__EXERCISE DIRECTIONS__.
Give again, exactly as written, the lines of the records below from the line with "Gifts & More" to the line with "-点点心点心专门店(旺角店)". Both end lines count; pictures do not.

__RAW DATA__.
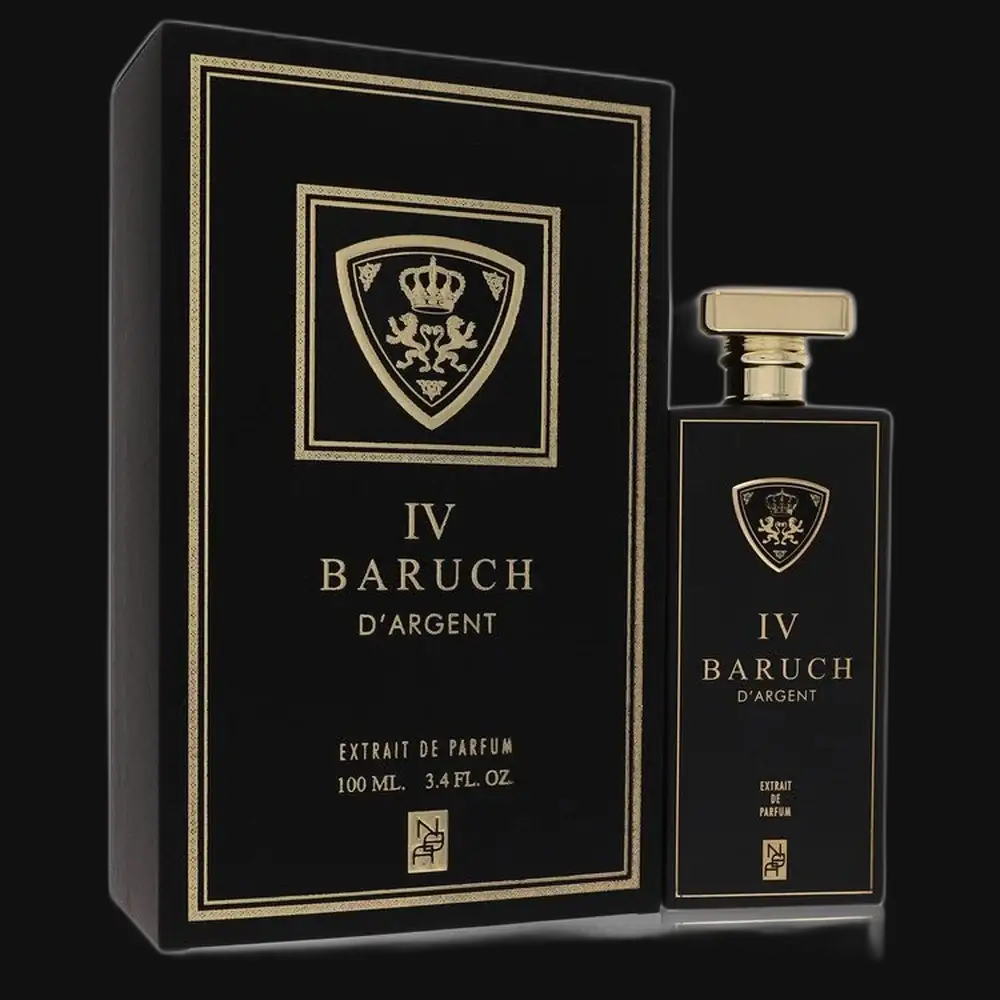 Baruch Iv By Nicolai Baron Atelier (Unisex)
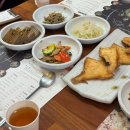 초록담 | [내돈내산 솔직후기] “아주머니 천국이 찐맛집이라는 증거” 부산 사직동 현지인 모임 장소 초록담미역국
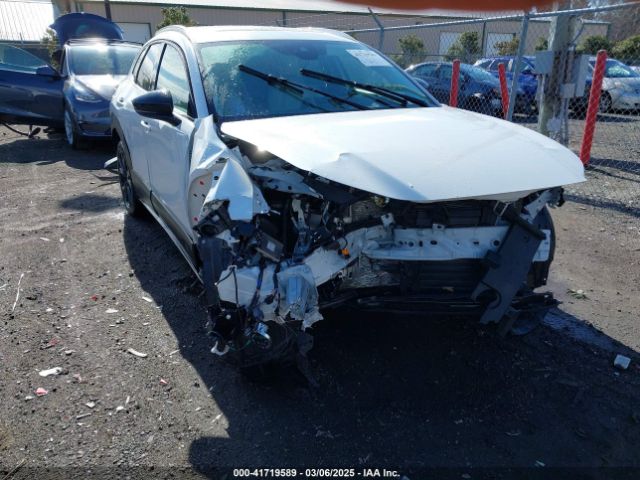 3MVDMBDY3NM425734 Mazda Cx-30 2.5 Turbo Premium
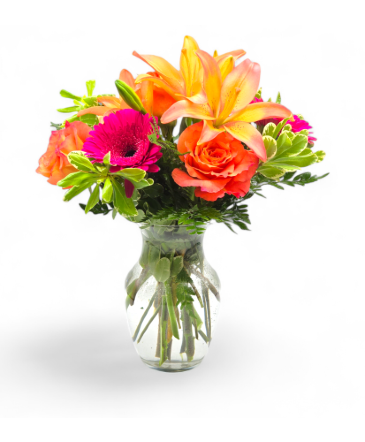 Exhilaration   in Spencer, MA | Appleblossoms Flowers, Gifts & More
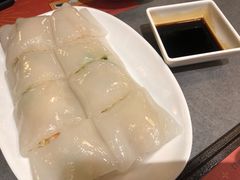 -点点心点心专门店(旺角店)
--
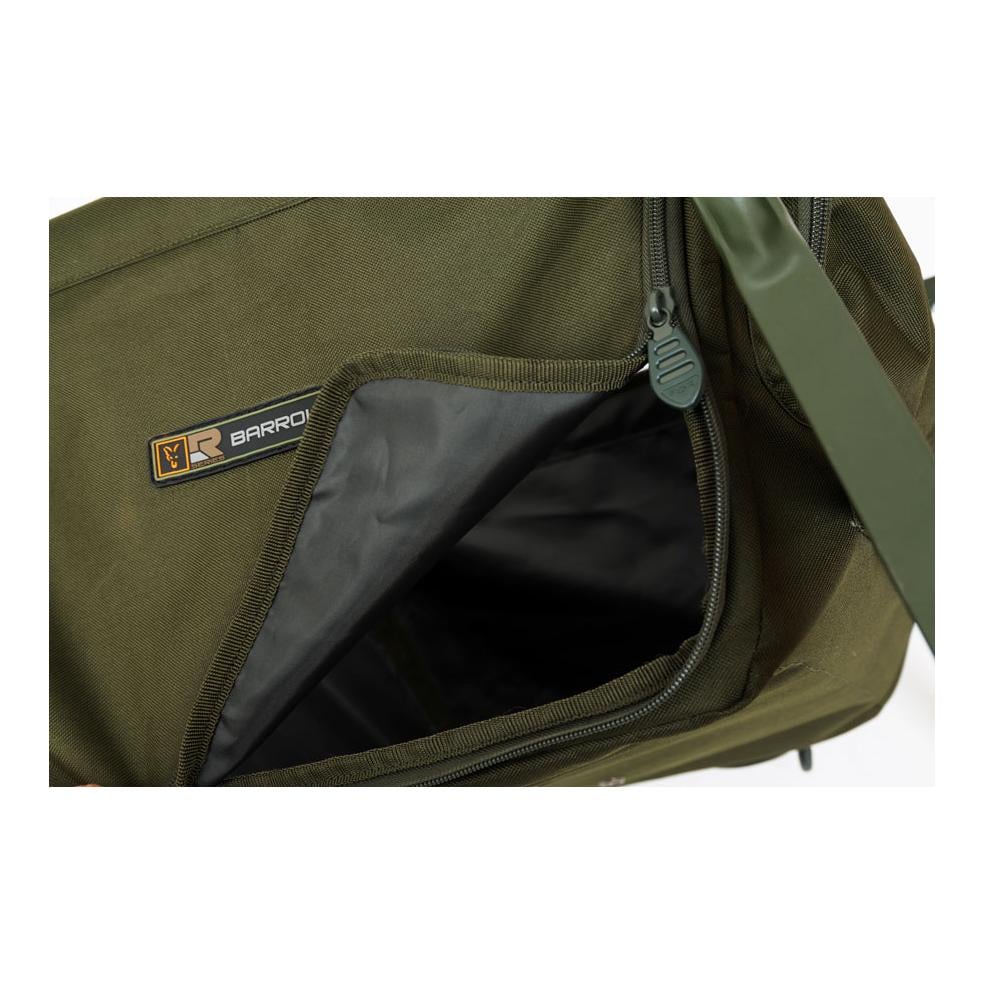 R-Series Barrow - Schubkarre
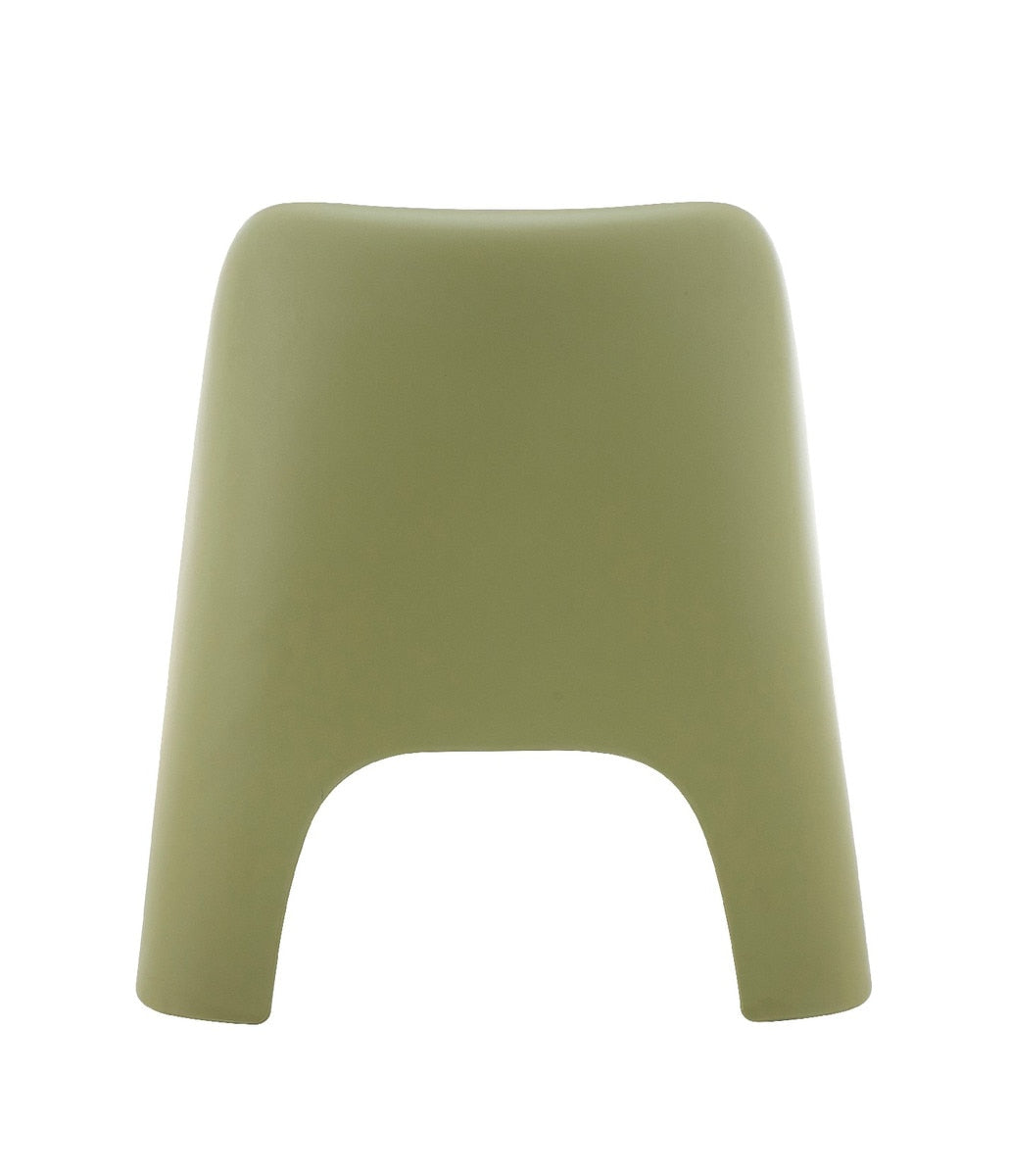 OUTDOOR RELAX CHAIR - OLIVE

__YOUR RESPONSE__.
 Exhilaration   in Spencer, MA | Appleblossoms Flowers, Gifts & More
 -点点心点心专门店(旺角店)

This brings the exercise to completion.